Text passage ▸
4.1  Party A shall purchase the Acquired Interest in the Target Company from Party B on the Closing Date as hereinafter defined. The purchase price for the Acquired Interest (the “Purchase Price”) shall be RMB 54,375,000 (the “Base Price”) plus an amount equal to 72.5% of Golden Trust’s “Net Other Assets”. “Net Other Assets” are defined as Golden Trust’s Total Current Assets less total Liabilities as set forth in the Closing Acquisition Balance Sheet, as hereinafter defined, up to a maximum of RMB 6,000,000 (approximately US $1,000,000). The “Closing Acquisition Balance Sheet is defined as Golden Trust’s balance sheet as of the end of the month prior to the Closing Date. If the Net other assets of Golden Trust as set forth in the Closing Acquisition Balance Sheet exceed RMB 6,000,000, Golden Trust shall distribute to its shareholders Current Assets in an amount equal to such excess.  The Parties shall agree on the specific assets that Golden Trust may distribute under this section.  Also, if any of Golden Trust’s Current Assets included on the Closing Acquisition Balance Sheet are impaired, uncollected or written off within one year of the Closing Date, the Purchase Price shall be reduced by 72.5% of such reduction and Party B shall return to CDII a number of its shares of common stock equal to such amount based on the exchange rate and stock price for the CDII common stock set forth below.

 
Purchase Price = Base Price + (Net Other Assets equal to or less than RMB 6,000,000 X 72.5%

 
The following is an example of how the purchase Price may be computed assuming Net Other Assets equals RMB 6,000,000:

   
Gross Amount (RMB)
   
Net Amount (RMB)
 
 Base Price (including Appraisal Value and the Spare Parts Value)
   
75,000,000
     
54,375,000
 
Target Company Net Other Assets
   
6,000,000
     
4,350,000
 
Total Estimated Purchase Price
   
81,000,000
     
58,725,000
 
                 






 
 
 
- A8 -

 
 
 



 
 
The Purchase Price is payable as set forth in Section 4.2 below. In this Contract, the exchange rate shall be equal to the U.S. dollar to Renminbi exchange rates authorized by the China Foreign Exchange Trading Center and published by the People’s Bank of China on the day prior to the date this Contract is signed (on August 29, 2011, the exchange rate is 6.3883). The CDII stock price for purposes of computing the number of shares of CDII common stock to be issued as partial payment for the Purchase Price shall be the average closing price ($0.946) of CDII’s common stock on the Nasdaq Stock Market during the 10 trading days from August 15, 2011 to August 26, 2011.

 
4.2
Payment

Subject to adjustment as provided for in Section 4.1 above, Party A agrees to pay the Purchase Price to Party B as follows:

 
4.2.1
Within 15 business days after the Closing Date, Party A shall deliver 4,858,661 shares of CDII common stock equal to the U.S. dollar equivalent of RMB 29,362,500 to Party B or Party B’s designated party.

Problems and tasks ▸
[A] List every calendar date that appears in the contract excerpt on the purchase of the Acquired Interest.
[B] Rewrite the paragraph of the contract excerpt that begins "The Purchase Price is payable as set forth in Section 4.2 below" as a short list, keeping its main facts.
[C] Continue the contract excerpt on the purchase of the Acquired Interest, starting right after its last sentence.

Records ▸
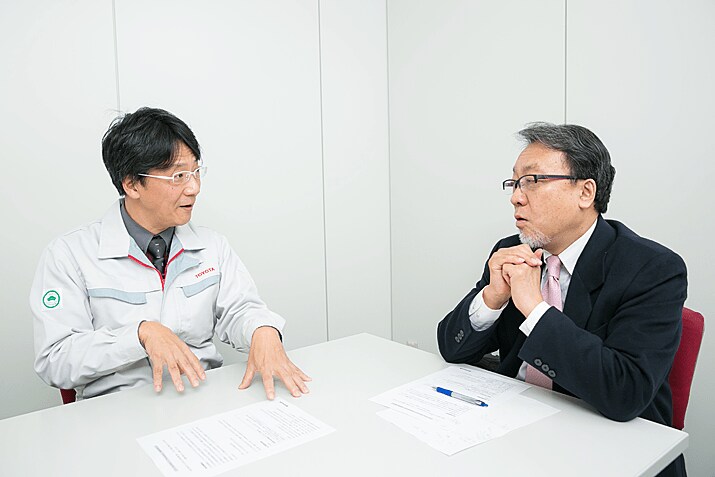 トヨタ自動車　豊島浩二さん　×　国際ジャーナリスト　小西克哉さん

--

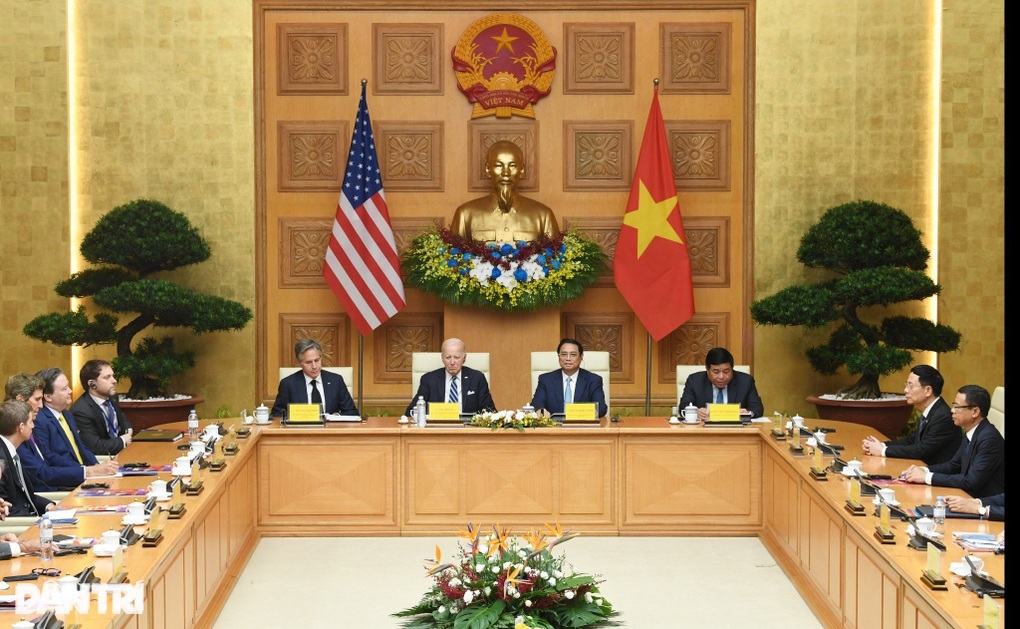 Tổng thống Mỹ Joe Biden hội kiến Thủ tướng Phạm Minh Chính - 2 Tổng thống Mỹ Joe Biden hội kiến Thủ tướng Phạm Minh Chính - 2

Results for the exercise ▸
[A] August 29, 2011; August 15, 2011; August 26, 2011

[B]
- Payment of the Purchase Price follows Section 4.2.
- Exchange rate: the U.S. dollar to Renminbi rate authorized by the China Foreign Exchange Trading Center and published by the People's Bank of China on the day before the Contract is signed (6.3883 on August 29, 2011).
- CDII stock price for computing the shares issued as partial payment: $0.946, the average Nasdaq closing price over the 10 trading days from August 15 to August 26, 2011.

[C]
            4.2.2        Subject to completion of the conditions set forth in Section 5, Party A shall deliver 4,858,661 shares of CDII common stock equal to the U.S. dollar equivalent of RMB 29,362,500 to Party B or Party B’s designated party.

 
4.3
Closing

4.3.1 Closing.  The date of closing (“Closing Date”) of the transactions contemplated by this Contract shall occur following completion of the conditions set forth in Section 4.4, and upon delivery of the Purchase Price as described in Section 4.2 herein. The Closing shall take place at a mutually agreeable time and place but in no event later than December 31, 2011.

4.3.2 Closing Events.  At the Closing, Party A and Party B shall execute, acknowledge, and deliver (or shall ensure to be executed, acknowledged, and delivered), any and all certificates, opinions, financial statements, schedules, agreements, resolutions, rulings or other instruments required by this Contract to be so delivered at or prior to the Closing Date, together with such other items as may be reasonably requested by the parties hereto and their respective legal counsel in order to effectuate or evidence the transactions contemplated hereby.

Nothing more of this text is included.